The wines of neighboring Moulin-à-Vent are very different. Johnson uses the term "severity" to describe them and says the differences are "a tale of terroir writ large."
« Terroir » is that complex combination of soil, topography, weather, and climate conditions that makes one place ideal for growing grapes that produce wines of superior quality, while the same variety of grapes, grown in another place — even nearby — will give you a completely different, even mediocre wine.
Pruning the vines and burning the clippings in Beaujolais
The soil of the Moulin-à-Vent area, Hugh Johnson writes, "is rich in iron and manganese, probably but unprovably implicated in the concentration, dumbness even, of its young wines and their ability to age ten years." Most Beaujolais wines are meant to be drunk young and don't really improve with age beyond two or three years in the bottle. Moulin-à-Vent is the exception, not the rule.

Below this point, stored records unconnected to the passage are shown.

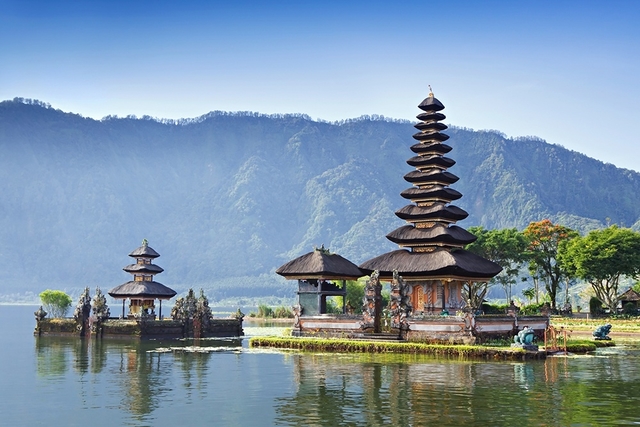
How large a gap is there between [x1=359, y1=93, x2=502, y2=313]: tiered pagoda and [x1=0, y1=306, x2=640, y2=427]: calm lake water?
10271 mm

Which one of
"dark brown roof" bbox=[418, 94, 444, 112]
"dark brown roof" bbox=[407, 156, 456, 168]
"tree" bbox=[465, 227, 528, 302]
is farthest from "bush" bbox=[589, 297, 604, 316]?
"dark brown roof" bbox=[418, 94, 444, 112]

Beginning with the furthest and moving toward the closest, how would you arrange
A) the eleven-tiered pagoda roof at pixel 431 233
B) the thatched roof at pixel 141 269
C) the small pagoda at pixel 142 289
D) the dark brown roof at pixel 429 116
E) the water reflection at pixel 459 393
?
the thatched roof at pixel 141 269, the small pagoda at pixel 142 289, the dark brown roof at pixel 429 116, the eleven-tiered pagoda roof at pixel 431 233, the water reflection at pixel 459 393

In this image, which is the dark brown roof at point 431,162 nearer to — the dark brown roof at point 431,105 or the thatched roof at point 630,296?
the dark brown roof at point 431,105

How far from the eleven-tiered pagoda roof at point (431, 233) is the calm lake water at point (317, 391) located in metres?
10.2

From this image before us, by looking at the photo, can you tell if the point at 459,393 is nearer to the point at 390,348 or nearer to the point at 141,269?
the point at 390,348

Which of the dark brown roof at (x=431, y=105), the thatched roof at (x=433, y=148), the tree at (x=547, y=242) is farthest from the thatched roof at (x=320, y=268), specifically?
the tree at (x=547, y=242)

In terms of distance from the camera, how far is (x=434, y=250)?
163 feet

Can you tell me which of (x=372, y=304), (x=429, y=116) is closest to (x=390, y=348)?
(x=372, y=304)

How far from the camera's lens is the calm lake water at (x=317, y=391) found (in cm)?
2058

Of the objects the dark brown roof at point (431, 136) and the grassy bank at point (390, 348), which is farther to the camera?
the dark brown roof at point (431, 136)

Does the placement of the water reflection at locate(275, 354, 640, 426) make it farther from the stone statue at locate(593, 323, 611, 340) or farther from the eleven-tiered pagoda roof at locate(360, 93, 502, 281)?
the eleven-tiered pagoda roof at locate(360, 93, 502, 281)

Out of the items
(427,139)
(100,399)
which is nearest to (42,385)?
(100,399)

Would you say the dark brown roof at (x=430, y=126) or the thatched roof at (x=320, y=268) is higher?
the dark brown roof at (x=430, y=126)

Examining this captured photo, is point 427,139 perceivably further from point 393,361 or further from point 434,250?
point 393,361
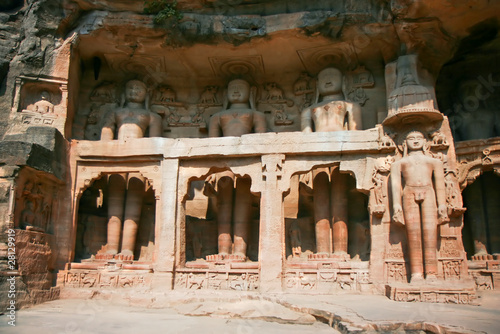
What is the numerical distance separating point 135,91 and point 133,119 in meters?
1.05

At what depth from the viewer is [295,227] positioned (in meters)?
13.2

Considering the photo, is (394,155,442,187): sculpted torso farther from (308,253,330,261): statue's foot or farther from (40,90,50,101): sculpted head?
(40,90,50,101): sculpted head

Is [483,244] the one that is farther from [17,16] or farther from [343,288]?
[17,16]

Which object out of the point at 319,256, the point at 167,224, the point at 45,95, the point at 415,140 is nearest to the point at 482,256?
the point at 415,140

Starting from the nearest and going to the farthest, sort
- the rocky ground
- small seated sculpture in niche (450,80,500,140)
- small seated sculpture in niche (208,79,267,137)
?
the rocky ground → small seated sculpture in niche (450,80,500,140) → small seated sculpture in niche (208,79,267,137)

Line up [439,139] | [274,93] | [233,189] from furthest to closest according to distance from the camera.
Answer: [274,93] → [233,189] → [439,139]

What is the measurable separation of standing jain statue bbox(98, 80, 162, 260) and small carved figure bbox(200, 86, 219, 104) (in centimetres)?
164

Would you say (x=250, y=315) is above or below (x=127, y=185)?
below

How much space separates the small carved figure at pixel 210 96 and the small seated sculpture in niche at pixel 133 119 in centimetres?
164

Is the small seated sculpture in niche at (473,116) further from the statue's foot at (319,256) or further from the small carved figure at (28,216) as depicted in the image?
the small carved figure at (28,216)

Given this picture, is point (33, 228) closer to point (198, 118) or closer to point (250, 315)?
point (250, 315)

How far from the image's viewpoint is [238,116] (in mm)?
14195

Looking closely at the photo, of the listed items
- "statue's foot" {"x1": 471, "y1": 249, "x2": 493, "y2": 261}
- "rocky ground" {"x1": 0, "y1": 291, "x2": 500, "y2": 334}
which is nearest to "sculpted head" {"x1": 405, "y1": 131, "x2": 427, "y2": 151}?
"statue's foot" {"x1": 471, "y1": 249, "x2": 493, "y2": 261}

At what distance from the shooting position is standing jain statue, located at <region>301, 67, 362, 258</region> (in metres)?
12.7
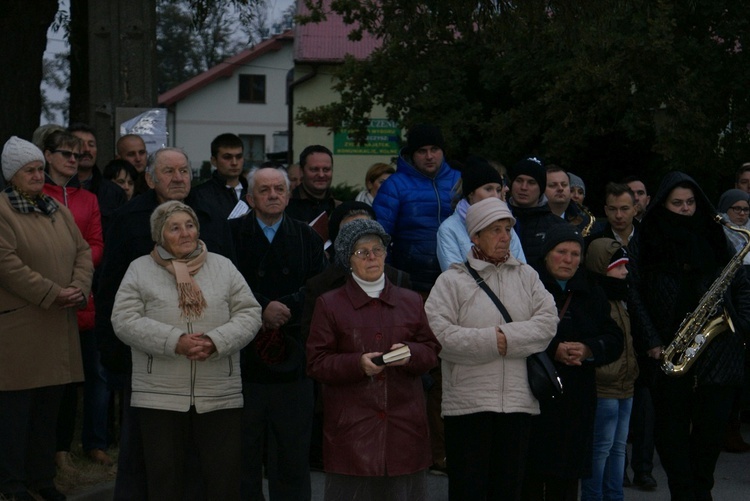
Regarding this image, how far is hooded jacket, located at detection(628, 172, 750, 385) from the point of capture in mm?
7199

Meanwhile, let me show a couple of photos of the back, north-facing house I showed yesterday and described as a typical old Beaujolais building. Iron and manganese... Pink granite... Soil is basically crushed or eroded rock, isn't it?
The back side of the house, and I'm sure the front too, were once and still are partly are covered in what is called an enduit or crépi in French — a kind of rough-textured coating like stucco, I'd call it. It's supposed to help prevent moisture from seeping into the stone and mortar underneath. It's too bad that it completely hides the colorful stone that houses like this one are built of.